[RFC PATCH v3 1/4] RDMA/umem: Support importing dma-buf as user memory region

Mon Oct 5 13:13:02 UTC 2020

On Sun, Oct 04, 2020 at 12:12:28PM -0700, Jianxin Xiong wrote:
> Dma-buf is a standard cross-driver buffer sharing mechanism that can be
> used to support peer-to-peer access from RDMA devices.
> 
> Device memory exported via dma-buf is associated with a file descriptor.
> This is passed to the user space as a property associated with the
> buffer allocation. When the buffer is registered as a memory region,
> the file descriptor is passed to the RDMA driver along with other
> parameters.
> 
> Implement the common code for importing dma-buf object and mapping
> dma-buf pages.
> 
> Signed-off-by: Jianxin Xiong <jianxin.xiong at intel.com>
> Reviewed-by: Sean Hefty <sean.hefty at intel.com>
> Acked-by: Michael J. Ruhl <michael.j.ruhl at intel.com>
> ---
>  drivers/infiniband/core/Makefile      |   2 +-
>  drivers/infiniband/core/umem.c        |   4 +
>  drivers/infiniband/core/umem_dmabuf.c | 291 ++++++++++++++++++++++++++++++++++
>  drivers/infiniband/core/umem_dmabuf.h |  14 ++
>  drivers/infiniband/core/umem_odp.c    |  12 ++
>  include/rdma/ib_umem.h                |  19 ++-
>  6 files changed, 340 insertions(+), 2 deletions(-)
>  create mode 100644 drivers/infiniband/core/umem_dmabuf.c
>  create mode 100644 drivers/infiniband/core/umem_dmabuf.h

I think this is using ODP too literally, dmabuf isn't going to need
fine grained page faults, and I'm not sure this locking scheme is OK -
ODP is horrifically complicated.

If this is the approach then I think we should make dmabuf its own
stand alone API, reg_user_mr_dmabuf()

The implementation in mlx5 will be much more understandable, it would
just do dma_buf_dynamic_attach() and program the XLT exactly the same
as a normal umem.

The move_notify() simply zap's the XLT and triggers a work to reload
it after the move. Locking is provided by the dma_resv_lock. Only a
small disruption to the page fault handler is needed.

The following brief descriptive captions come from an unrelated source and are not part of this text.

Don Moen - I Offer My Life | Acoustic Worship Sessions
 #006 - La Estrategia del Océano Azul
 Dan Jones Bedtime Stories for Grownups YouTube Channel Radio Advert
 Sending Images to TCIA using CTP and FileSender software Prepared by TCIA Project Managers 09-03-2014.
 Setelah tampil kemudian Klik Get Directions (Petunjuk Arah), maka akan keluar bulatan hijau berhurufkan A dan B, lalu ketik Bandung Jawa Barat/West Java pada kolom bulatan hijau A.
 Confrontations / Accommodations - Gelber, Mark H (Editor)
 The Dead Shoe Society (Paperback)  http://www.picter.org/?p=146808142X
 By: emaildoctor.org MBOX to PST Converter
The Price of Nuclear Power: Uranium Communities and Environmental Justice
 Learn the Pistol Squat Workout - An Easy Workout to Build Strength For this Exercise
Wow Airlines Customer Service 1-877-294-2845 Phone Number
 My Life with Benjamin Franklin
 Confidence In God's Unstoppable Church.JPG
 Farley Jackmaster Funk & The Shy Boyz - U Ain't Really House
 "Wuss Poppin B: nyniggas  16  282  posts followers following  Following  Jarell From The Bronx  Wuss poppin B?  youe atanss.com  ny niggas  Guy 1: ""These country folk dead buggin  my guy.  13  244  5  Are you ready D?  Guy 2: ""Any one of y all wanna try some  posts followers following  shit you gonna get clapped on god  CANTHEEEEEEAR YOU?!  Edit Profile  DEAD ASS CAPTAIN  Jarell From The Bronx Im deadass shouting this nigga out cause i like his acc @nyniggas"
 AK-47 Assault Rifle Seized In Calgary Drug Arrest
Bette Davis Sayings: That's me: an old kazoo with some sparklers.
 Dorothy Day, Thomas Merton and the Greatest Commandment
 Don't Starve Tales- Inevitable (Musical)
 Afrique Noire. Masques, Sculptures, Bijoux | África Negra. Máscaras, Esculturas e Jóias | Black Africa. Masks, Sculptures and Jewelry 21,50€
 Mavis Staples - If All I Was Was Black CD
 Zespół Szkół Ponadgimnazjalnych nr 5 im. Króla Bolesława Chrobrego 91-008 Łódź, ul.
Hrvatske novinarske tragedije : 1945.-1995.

> +	dma_resv_lock(umem_dmabuf->attach->dmabuf->resv, NULL);
> +	sgt = dma_buf_map_attachment(umem_dmabuf->attach,
> +				     DMA_BIDIRECTIONAL);
> +	dma_resv_unlock(umem_dmabuf->attach->dmabuf->resv);

This doesn't look right, this lock has to be held up until the HW is
prorgammed

The use of atomic looks probably wrong as well.

> +	k = 0;
> +	total_pages = ib_umem_odp_num_pages(umem_odp);
> +	for_each_sg(umem->sg_head.sgl, sg, umem->sg_head.nents, j) {
> +		addr = sg_dma_address(sg);
> +		pages = sg_dma_len(sg) >> page_shift;
> +		while (pages > 0 && k < total_pages) {
> +			umem_odp->dma_list[k++] = addr | access_mask;
> +			umem_odp->npages++;
> +			addr += page_size;
> +			pages--;

This isn't fragmenting the sg into a page list properly, won't work
for unaligned things

And really we don't need the dma_list for this case, with a fixed
whole mapping DMA SGL a normal umem sgl is OK and the normal umem XLT
programming in mlx5 is fine.

Jason